WRITTEN INSTRUCTION:
Reproduce each of the lines below verbatim, omitting any pictures.

THE INPUT:
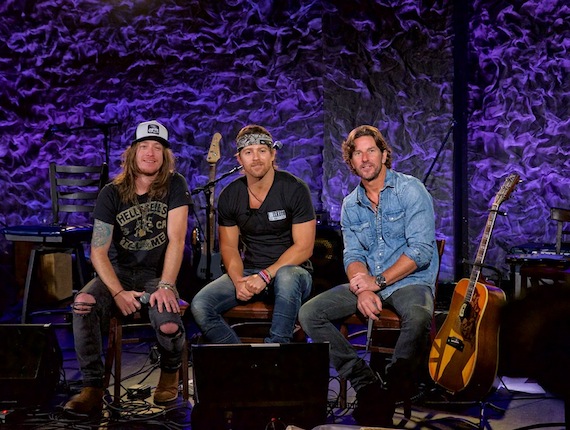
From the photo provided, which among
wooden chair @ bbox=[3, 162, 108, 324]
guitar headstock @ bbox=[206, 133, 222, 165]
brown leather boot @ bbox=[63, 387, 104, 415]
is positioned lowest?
brown leather boot @ bbox=[63, 387, 104, 415]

COMPLETED TASK:
From the photo provided, which among
wooden chair @ bbox=[3, 162, 108, 324]
guitar headstock @ bbox=[206, 133, 222, 165]
brown leather boot @ bbox=[63, 387, 104, 415]
is positioned lowest?
brown leather boot @ bbox=[63, 387, 104, 415]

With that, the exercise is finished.